Я в шоке. Взрослый парень тащит беременную тётку в магазин в Новый год, чтобы купить банку горошка. Тем не менее, я понимаю, что спорить с ним — себе дороже. Кирилл — типичный телец. Упёртый, идущий до конца. И если в его прекрасную голову уже взбрела какая-то офигенная цель, то он лоб расшибёт, но добьётся её исполнения.
В этом я смогла убедиться ещё с первого дня нашего знакомства. Хмыкаю, а от мыслей меня отрывает звонок на телефоне Кира.
— Алло… Да, пап, привет… — Кир бросает на меня быстрый взгляд, отвечая на звонок. — Да ничего, сейчас в магаз собираюсь… В офис?.. До следующего года не терпит? — хмыкает Кир. — Ладно, заеду. В какой, говоришь, папке лежит?.. Да, захвачу. Отбой, — парень кладёт трубку и поворачивается ко мне. — Алис, проедем через папин офис, ладно? Он просит какую-то папку забрать, ему завтра отвезти.

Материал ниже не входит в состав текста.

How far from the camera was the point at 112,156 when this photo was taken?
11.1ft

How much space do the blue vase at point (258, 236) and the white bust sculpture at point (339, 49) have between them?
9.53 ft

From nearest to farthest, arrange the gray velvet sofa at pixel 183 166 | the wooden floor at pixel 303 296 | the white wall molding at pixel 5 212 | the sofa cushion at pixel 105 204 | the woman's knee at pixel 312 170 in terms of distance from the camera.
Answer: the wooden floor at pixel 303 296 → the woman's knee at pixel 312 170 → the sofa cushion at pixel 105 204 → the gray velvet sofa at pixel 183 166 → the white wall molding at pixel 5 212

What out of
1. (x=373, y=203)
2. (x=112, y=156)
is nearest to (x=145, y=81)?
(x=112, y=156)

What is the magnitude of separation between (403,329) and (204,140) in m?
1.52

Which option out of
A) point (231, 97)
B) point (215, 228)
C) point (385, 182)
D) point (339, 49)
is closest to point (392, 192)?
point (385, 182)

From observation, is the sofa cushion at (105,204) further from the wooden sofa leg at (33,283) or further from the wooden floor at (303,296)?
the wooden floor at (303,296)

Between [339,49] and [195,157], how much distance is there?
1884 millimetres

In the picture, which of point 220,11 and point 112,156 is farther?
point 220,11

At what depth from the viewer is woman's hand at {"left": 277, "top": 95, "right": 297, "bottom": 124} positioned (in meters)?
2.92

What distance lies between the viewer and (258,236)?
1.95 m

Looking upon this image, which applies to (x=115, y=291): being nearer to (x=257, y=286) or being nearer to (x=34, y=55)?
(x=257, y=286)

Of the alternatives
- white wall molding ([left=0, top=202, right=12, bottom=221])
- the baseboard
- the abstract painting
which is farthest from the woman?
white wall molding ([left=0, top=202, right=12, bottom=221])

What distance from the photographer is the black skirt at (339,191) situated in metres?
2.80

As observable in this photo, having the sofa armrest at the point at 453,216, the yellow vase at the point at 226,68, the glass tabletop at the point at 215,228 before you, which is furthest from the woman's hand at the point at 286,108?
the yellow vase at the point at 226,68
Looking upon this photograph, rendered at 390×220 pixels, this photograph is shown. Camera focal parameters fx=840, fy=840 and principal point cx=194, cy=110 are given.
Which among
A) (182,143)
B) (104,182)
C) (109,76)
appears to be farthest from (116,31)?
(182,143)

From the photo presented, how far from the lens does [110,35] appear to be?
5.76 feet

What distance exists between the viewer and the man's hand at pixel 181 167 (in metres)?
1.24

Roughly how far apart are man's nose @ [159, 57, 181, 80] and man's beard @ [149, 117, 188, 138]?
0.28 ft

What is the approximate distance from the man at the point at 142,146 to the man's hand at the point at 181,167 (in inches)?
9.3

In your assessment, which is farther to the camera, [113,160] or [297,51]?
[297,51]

Киваю и сажусь в машину. Мы едем, и я с удовольствием отмечаю, как на город постепенно опускаются сумерки и вдоль дороги зажигаются гирлянды, предвещая наступление незабываемой ночи.
— Подожди, ладно? Я быстро, — Кир выскакивает из машины и бежит в офис.
Буквально через пару минут парень возвращается, а я, задумчиво глядя на здание, верхушка которого теряется где-то в облаках, с укором замечаю:
— Ай-яй-яй, Кирюша-забывуша, — смеюсь и показываю пальцем на окна. — Кто-то забыл выключить свет.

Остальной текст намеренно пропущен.